From Simulation to Walking Robot: MH-FLOCKE on Real Hardware
MH-FLOCKE now runs on a real robot. A Freenove Robot Dog Kit (~100€) with a Raspberry Pi 4 executes the same spiking neural network that learns to walk in the MuJoCo simulator — same code, same weights, same cerebellar architecture.
One Codebase, Two Platforms
The key design decision: the Pi imports src/brain/ directly. There is no separate hardware implementation, no NumPy approximation, no simplified model. The SNNController and CerebellarLearning classes run identically on both platforms. A brain file (brain.pt) trained in simulation loads on the Pi without conversion.

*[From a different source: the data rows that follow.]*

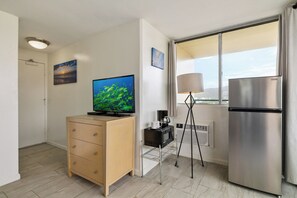 Eine moderne Küche mit Kühlschrank, Mikrowelle, Kaffeemaschine und Fernseher auf einem Holzkabinett.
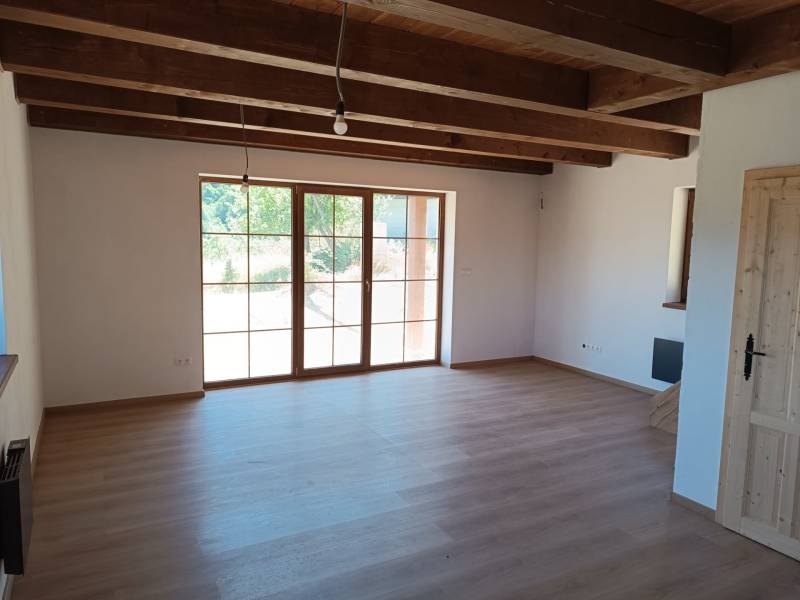 The interior of a cabin with wooden beams and large windows, bright spaces.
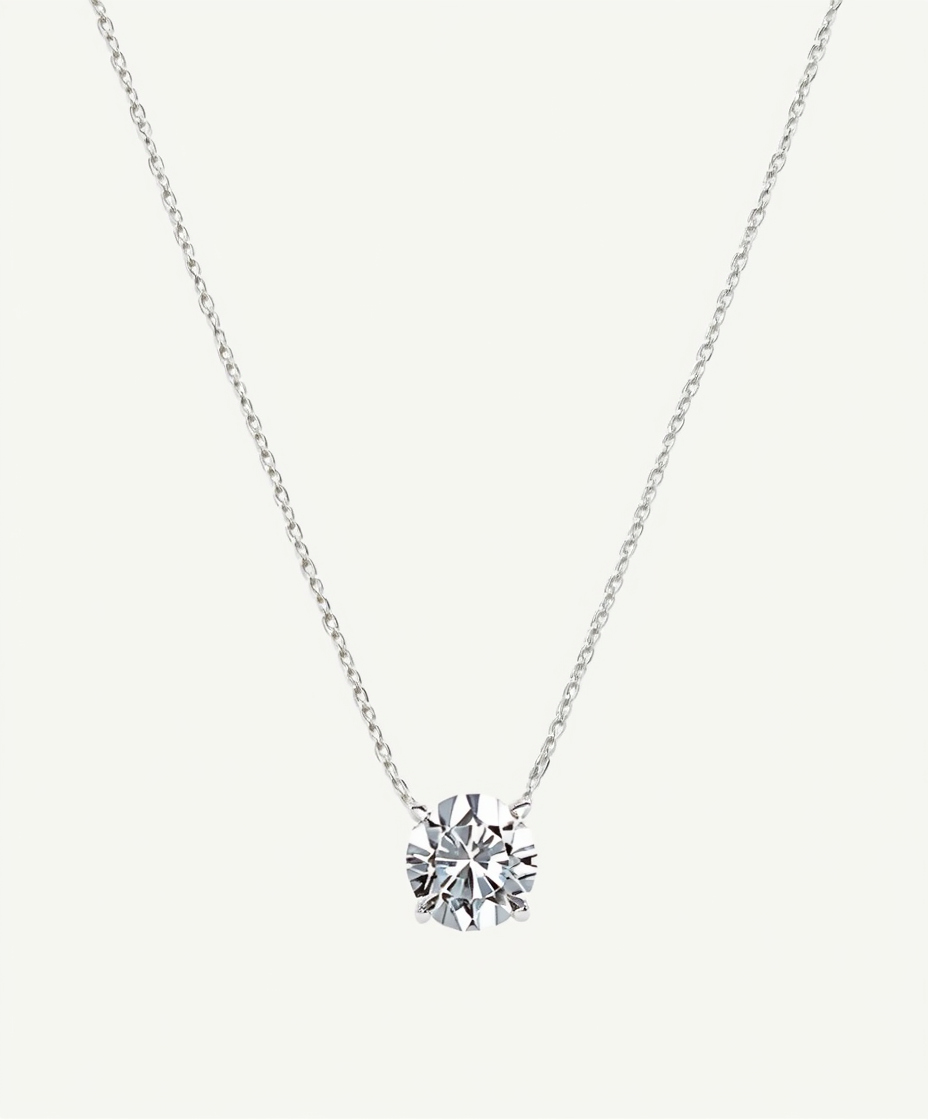 Solitaire cubic zirconia necklace in gold with a single brilliant round stone on a fine delicate chain, timeless minimalist jewelry

Title:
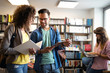 © NDABCREATIVITY - Group of college students studying in the school library
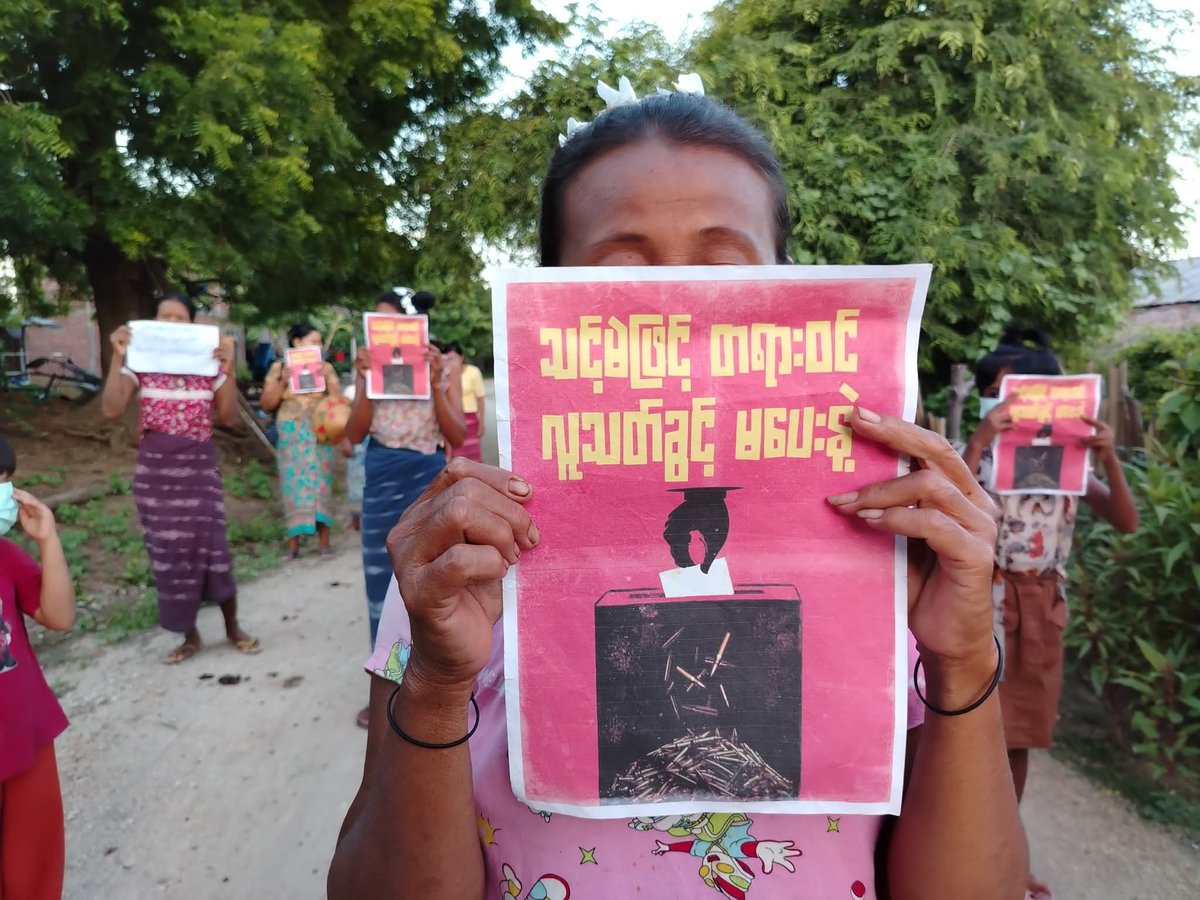 naingnaingaung's tweet photo. The"This Revolution Has No Turning Back" protest column in Sagaing Region continues its peaceful demonstrations today. They stand firm, displaying posters that read: "Don't legalize murder with your vote."
#SagaingProtest
#2025Oct3Coup
#WhatsHappeningInMyanmar https://t.co/X6WMVy8vN2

This was made possible by topology.py, a new module that computes cerebellar population sizes without any MuJoCo dependency. Both the simulator’s MuJoCoCreatureBuilder and the Pi’s freenove_bridge.py call the same function.
What Runs on the Pi
The Freenove profile uses 232 neurons — scaled down from the Go2’s 4,624 but with the same cerebellar architecture:
- 48 mossy fiber inputs (12 servo + 2 CPG + 4 IMU + padding)
- 106 granule cells (expansion layer)
- 18 Golgi cells (inhibitory feedback)
- 24 Purkinje cells (2 per actuator)
- 24 DCN neurons (motor correction output)
- 12 output neurons (one per servo)
At 34ms per step (29Hz), the control loop runs fast enough for stable walking. The cerebellar climbing fiber responds to real IMU orientation errors from the MPU6050, and PF→PkC weights grow from 0.078 to 0.114 over a typical session — the cerebellum is learning on real hardware.
The Live Dashboard
A web dashboard on port 8080 shows what the SNN is doing in real time: all six cerebellar populations with live spike activity, servo angles, the competence gate balance, and neuromodulation levels. Every data point comes directly from the running PyTorch SNN.
Try It Yourself
The complete deployment guide, source code, and servo configuration are on GitHub. The Freenove FNK0050 kit costs about 100€ and requires a Raspberry Pi 4 with 2GB+ RAM. PyTorch runs CPU-only on the Pi — no GPU needed.